#### Extracted entries
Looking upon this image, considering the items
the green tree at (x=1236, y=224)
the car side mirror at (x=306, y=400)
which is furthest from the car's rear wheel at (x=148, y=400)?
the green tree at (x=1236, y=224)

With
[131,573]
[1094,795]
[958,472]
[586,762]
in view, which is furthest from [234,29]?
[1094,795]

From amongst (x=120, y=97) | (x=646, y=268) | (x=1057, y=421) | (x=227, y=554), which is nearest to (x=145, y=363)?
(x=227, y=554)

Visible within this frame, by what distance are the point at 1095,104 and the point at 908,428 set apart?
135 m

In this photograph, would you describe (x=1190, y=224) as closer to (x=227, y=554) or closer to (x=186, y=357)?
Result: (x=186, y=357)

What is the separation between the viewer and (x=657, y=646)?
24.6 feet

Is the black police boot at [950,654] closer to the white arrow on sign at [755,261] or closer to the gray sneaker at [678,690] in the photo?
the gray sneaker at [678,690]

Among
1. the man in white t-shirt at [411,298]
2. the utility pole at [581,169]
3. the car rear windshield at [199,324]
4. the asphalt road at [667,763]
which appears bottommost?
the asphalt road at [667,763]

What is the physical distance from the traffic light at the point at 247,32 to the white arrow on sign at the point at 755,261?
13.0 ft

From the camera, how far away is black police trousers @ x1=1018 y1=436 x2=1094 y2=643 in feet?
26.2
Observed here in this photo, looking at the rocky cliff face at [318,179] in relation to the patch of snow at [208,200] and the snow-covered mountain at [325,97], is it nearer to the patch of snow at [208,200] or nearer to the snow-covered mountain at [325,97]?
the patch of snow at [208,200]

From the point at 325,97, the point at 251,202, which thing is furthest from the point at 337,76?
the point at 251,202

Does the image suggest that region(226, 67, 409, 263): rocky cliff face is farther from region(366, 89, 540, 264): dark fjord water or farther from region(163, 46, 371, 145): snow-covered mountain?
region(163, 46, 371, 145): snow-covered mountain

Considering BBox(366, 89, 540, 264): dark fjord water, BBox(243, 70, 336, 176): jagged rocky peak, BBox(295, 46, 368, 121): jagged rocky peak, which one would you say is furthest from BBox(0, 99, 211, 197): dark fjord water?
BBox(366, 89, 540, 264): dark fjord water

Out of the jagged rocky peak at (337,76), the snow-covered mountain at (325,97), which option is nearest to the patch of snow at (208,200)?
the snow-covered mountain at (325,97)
########
:: Task description ::
Write out every line of the material again, exactly as it reads.

:: Task response ::
Looking upon this image, considering the items
the green tree at (x=1236, y=224)
the car side mirror at (x=306, y=400)
which is furthest from the car's rear wheel at (x=148, y=400)?
the green tree at (x=1236, y=224)

With
[131,573]
[1094,795]
[958,472]
[586,762]
in view, which is furthest from [234,29]?
[1094,795]

From amongst (x=120, y=97) | (x=646, y=268) | (x=1057, y=421) | (x=227, y=554), which is nearest to (x=145, y=363)?
(x=227, y=554)

Visible within this frame, by what distance are the point at 1095,104 and the point at 908,428 set apart?
135 m

In this photograph, would you describe (x=1190, y=224) as closer to (x=227, y=554) or closer to (x=186, y=357)?
Result: (x=186, y=357)

What is the separation between the viewer and (x=657, y=646)?
24.6 feet

Is the black police boot at [950,654] closer to the white arrow on sign at [755,261] or closer to the gray sneaker at [678,690] in the photo?
the gray sneaker at [678,690]

Among
1. the man in white t-shirt at [411,298]
2. the utility pole at [581,169]
3. the car rear windshield at [199,324]
4. the asphalt road at [667,763]
which appears bottommost?
the asphalt road at [667,763]

What is the physical distance from the traffic light at the point at 247,32 to the white arrow on sign at the point at 755,261?
13.0 ft

From the camera, how far away is black police trousers @ x1=1018 y1=436 x2=1094 y2=643 in feet?
26.2
Observed here in this photo, looking at the rocky cliff face at [318,179] in relation to the patch of snow at [208,200] and the snow-covered mountain at [325,97], is it nearer to the patch of snow at [208,200] or nearer to the snow-covered mountain at [325,97]?
the patch of snow at [208,200]

From the point at 325,97, the point at 251,202, which thing is furthest from the point at 337,76?
the point at 251,202

Does the image suggest that region(226, 67, 409, 263): rocky cliff face is farther from region(366, 89, 540, 264): dark fjord water or farther from region(163, 46, 371, 145): snow-covered mountain?
region(163, 46, 371, 145): snow-covered mountain

Considering BBox(366, 89, 540, 264): dark fjord water, BBox(243, 70, 336, 176): jagged rocky peak, BBox(295, 46, 368, 121): jagged rocky peak, which one would you say is furthest from BBox(0, 99, 211, 197): dark fjord water?
BBox(366, 89, 540, 264): dark fjord water

Out of the jagged rocky peak at (337,76), the snow-covered mountain at (325,97), which option is nearest to the patch of snow at (208,200)?
the snow-covered mountain at (325,97)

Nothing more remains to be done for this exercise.